Because the haplotypic RCCX structures and CYP21A2 haplotypes could not be experimentally determined from all diploid combination of RCCX structures, bioinformatic haplotype reconstruction by PHASE software v2.1.1 [39,40] was applied to resolve the experimentally indeterminable haplotypic RCCX structures and CYP21A2 haplotypes from genotypic data . CYP21A2 haplotype sequences encompassed the whole gene, 122 bp of 5’-flanking region (FR) and 7 bp of 3’-FR. To summarize, a human population dataset of RCCX structure-CYP21A2 haplotypes was generated from 36 unrelated European subjects by a combined molecular and inferred haplotyping approach.
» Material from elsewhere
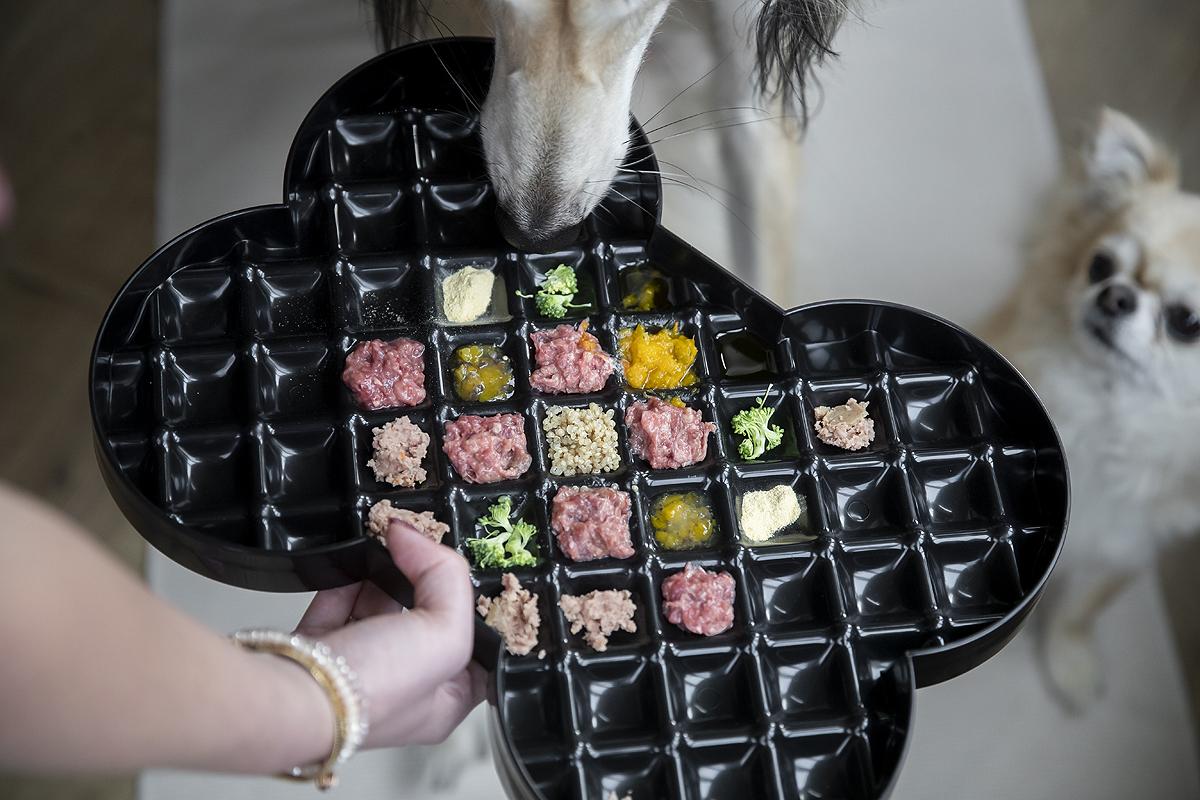 slowfeeder slow dog slowdog slodog slow feeder plate anti schrok bak antischrok anti-schrok review ervaring voordelen nadelen voordeel nadeel vers vlees brokken hond honden schrokken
Sequence and polymorphism data of CYP21 genes from great apes
The sequences of human CYP21A2 haplotype variants were used from a recent study , and full-length CYP21 sequences and intergenic sequences between C4 and CYP21 genes (100 bp from the 3’-end of C4 genes and 400 bp from the 5’-end of CYP21 gene to avoid the described and potential gene regulatory sites) from human leukocyte antigen (HLA) homozygous cell lines  (Table S2). Primate CYP21 sequences were collected from GenBank, and the status of gene (functional gene or pseudogene) was assessed (File S1). Human CYP21A1P polymorphism data was obtained from a previous study (The studied population was German , but Hungarians barely deviate from the German population, the European reference population (CEU) or the majority of European populations based on genome-wide polymorphisms [43,44].), but the segregating sites below 0.01 of minor allele frequency were excluded to preclude the possibility of bias, as suggested recently . The polymorphism dataset from the most 3’-end of CYP21A1P (NT_007592.15: 31916635-31916691) is lacking, hence the CYP21A1P sequences from HLA-homozygous cell lines and a partial CYP21A1P sequence (GenBank: KC493621) were checked, but segregating sites were not found in this short segment. To summarize, a great ape CYP21 sequence dataset and a human CYP21A1P polymorphism dataset were compiled.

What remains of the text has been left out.